La UE introduce una prohibición de destrucción de textiles no vendidos para impulsar la economía circular. La medida se enmarca en el Reglamento (UE) 2024/1781 (ESPR), que fija el marco de requisitos de ecodiseño y circularidad para productos. El Reglamento fue aprobado el 13/06/2024 y establece nuevas obligaciones en toda la cadena de valor.
Su entrada en vigor fue el 18/07/2024 (inicio del marco normativo). La prohibición específica para textiles (y sus posibles derogaciones) aplica a grandes empresas desde el 19/07/2026.
La obligación se extenderá a empresas medianas en 2030, aumentando el alcance regulatorio en el sector.

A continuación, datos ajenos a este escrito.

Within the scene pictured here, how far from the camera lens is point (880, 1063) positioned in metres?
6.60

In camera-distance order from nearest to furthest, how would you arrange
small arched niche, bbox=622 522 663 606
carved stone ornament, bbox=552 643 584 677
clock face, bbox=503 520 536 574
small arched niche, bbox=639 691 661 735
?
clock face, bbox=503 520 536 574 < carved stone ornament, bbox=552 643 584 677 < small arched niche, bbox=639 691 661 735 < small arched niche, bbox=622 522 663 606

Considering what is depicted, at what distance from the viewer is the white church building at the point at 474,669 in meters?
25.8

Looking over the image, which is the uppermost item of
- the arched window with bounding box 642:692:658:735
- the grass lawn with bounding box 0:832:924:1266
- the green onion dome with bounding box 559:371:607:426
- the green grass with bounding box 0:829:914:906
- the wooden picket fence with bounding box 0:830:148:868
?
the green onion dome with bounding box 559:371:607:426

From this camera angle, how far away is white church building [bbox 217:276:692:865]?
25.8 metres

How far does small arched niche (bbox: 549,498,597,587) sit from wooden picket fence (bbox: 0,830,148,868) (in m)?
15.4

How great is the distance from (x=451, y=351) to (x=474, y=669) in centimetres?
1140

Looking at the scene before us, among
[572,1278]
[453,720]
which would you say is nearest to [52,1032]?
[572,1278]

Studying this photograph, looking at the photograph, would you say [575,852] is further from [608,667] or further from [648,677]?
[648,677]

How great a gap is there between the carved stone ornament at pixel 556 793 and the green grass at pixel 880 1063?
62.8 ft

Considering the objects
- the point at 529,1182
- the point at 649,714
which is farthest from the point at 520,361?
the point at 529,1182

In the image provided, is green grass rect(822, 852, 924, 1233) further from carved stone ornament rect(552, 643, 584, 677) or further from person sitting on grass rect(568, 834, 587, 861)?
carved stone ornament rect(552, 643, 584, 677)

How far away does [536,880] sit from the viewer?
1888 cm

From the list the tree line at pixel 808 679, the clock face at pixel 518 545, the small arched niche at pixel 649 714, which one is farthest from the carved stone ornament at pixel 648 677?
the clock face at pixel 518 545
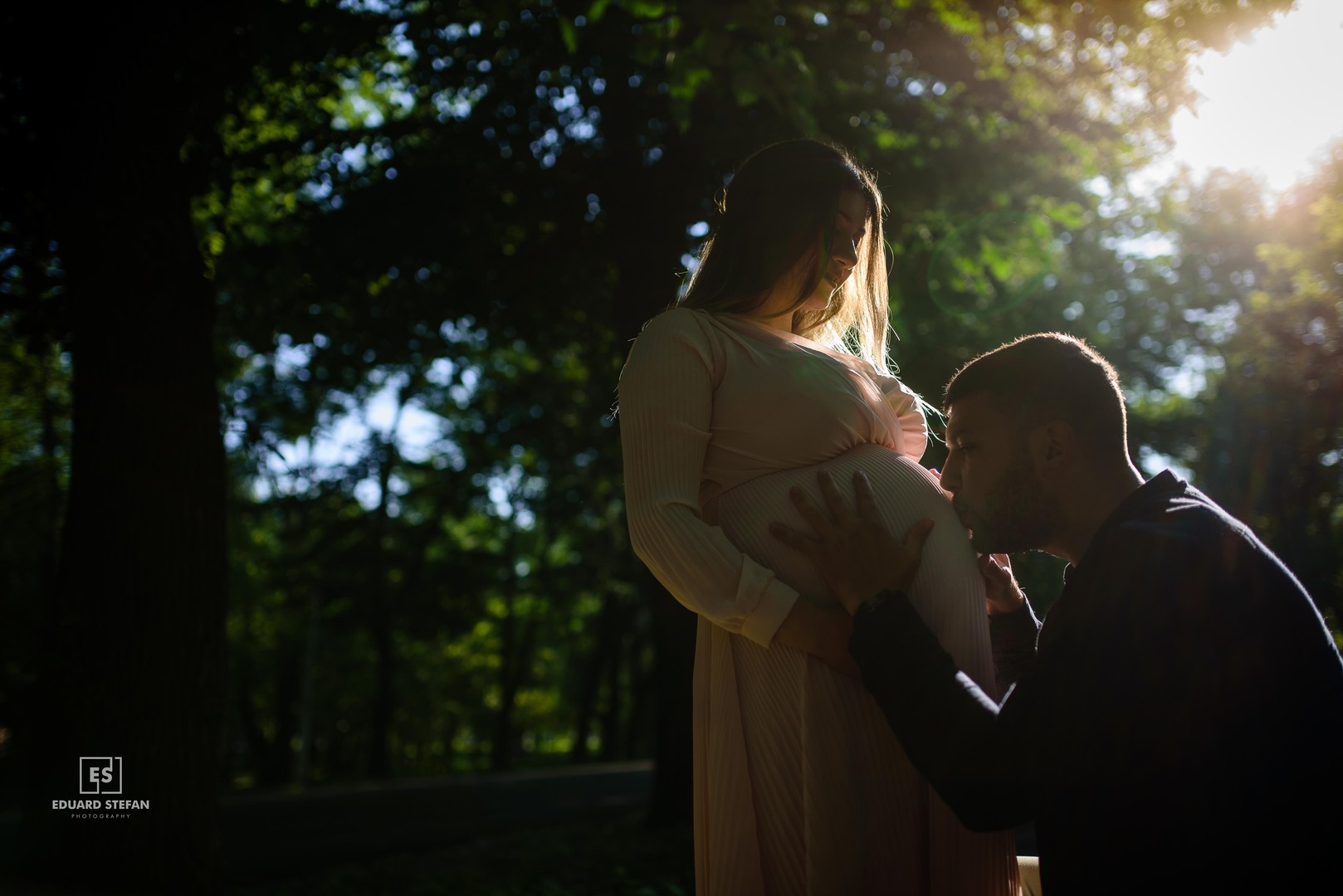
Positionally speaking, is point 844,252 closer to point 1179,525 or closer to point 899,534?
point 899,534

En la primera fase, la prohibición cubre prendas de vestir, accesorios de vestir y calzado no vendidos. Las empresas deberán implantar un procedimiento operativo para evitar la destrucción: reutilización, reparación, redistribución y valorización, y justificar cualquier excepción.
Se refuerza la transparencia: reporting sobre excedentes/descartes (ya exigible a grandes y ampliable a medianas en 2030).
Impacto industrial: se exige trazabilidad de stock y devoluciones, control del destino como residuo y evidencias auditables del tratamiento de excedentes.